Poco più di un anno fa usciva "Saracena", album raffinato nelle sonorità e articolato nel suo piglio politico. Un lavoro eccellente che, ponendo al centro il concetto di separazione, voleva cantare della Nakba, l'esodo forzato degli arabi di Palestina e il loro dramma tornato attuale. Cesare Basile è totalmente svincolato da qualsiasi logica di mercato o moda stilistica. Uno dei pochi autori del panorama italiano rimasti in grado di produrre dischi in cui l'underground strizza sempre più l'occhio al mainstream. Quello che colpisce è il suo essere artigiano della musica, arrivando stupire senza mai però risultare sovraesposto. Artigiano lo è letteralmente nel costruire i suoi strumenti, modificarli o elaborarli.

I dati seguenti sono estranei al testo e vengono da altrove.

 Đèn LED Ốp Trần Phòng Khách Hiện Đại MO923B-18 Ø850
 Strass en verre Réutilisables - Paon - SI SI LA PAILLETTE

A questo unisce la versatilità di una carriera trentennale in cui ha sempre guardato oltre i confini geografici e sonori.
Questa lunga premessa è doverosa per introdurre "Nivura Spoken", ma per comprenderlo a pieno va contestualizzato anche il momento di concepimento. Siamo in piena pandemia nella primavera del 2020. In un'intervista recente è lo stesso Cesare a dire che non voleva creare un album convenzionale ma qualcosa di più aderente al periodo straordinario che il mondo viveva. Aggiunge che non era molto incline a suonare la chitarra, preferendo approcciarsi invece all'elettronica. Così dopo varie vicissitudini il 16 maggio, pubblicato dall'etichetta catanese Viceversa Records, esce "Nivura Spoken".
In primo luogo un album che potremmo definire distopico nelle sonorità ma anche negli accostamenti testi/musica. Una struttura articolata che vede come ulteriore impianto lo spoken-word, di tradizione blues ma la cui origine risale addirittura all'antica Grecia, quando i discorsi dei saggi venivano messi in musica e suonati durante le Olimpiadi. Un lavoro ibrido, meticcio come sempre, ma con parametri ridisegnati anche questa volta. Sette tracce, 27 minuti di sperimentazione e oscurità ("Nivura" del resto in dialetto siciliano significa "Nera").
Dopo una prima traccia/intro omonima e più digeribile in cui si intravedono venature desert blues, si scende nei sei gironi successivi, ognuno dei quali vede protagonista una voce femminile.Donne, artiste di livello e sodali a cui Cesare ha chiesto di traghettare nelle sue visioni sonore l'ascoltatore. Ognuna di essa recita nella propria lingua o dialetto di derivazione.
"U me zogu cor diavu" è una rivisitazione di "Sympathy For The Devil" dei Rolling Stones narrata da Rita Oberti in un dialetto montano ligure con una cornice industrial e noise. In "Nisun al da na vos" la voce di Sara Ardizzoni si impasta a suoni evocativi e ipnotici che sembrano emergere dal ribollire di lontane terre sulfuree. "Cosmo" potrebbe essere una pièce teatrale: la voce di Nada Malanima pare giungere da un'altra dimensione, il testo alienante è scalfito da violenti graffi sonori.
Vera Di Lecce presta la voce a una rivisitazione "sintetica" del traditional salentino "Aremu Rindinedda", mentre Valentina Lupica riadatta un testo di Franco Scaldati su un tappeto sonoro già blando di Basile.
Davvero notevole è "Frustration". Il testo, a cura della rapper palestinese Sarah Elkahlout, viene confezionato da Basile in chiave post-rock: la musica conferisce al cantato la sacralità che merita: per versi così intensi, che Sarah ha inviato dalla sua terra martoriata, non si può che provare rispetto.
Cesare Basile, insomma, si conferma artista capace di muovere il proprio sguardo nel tempo e nello spazio. Fa del tempo uno strumento di conoscenza e dello spazio un mezzo di espressione, attraversando in ogni direzione queste due grandezze senza confini di sorta e unendo mondi apparentemente inconciliabili.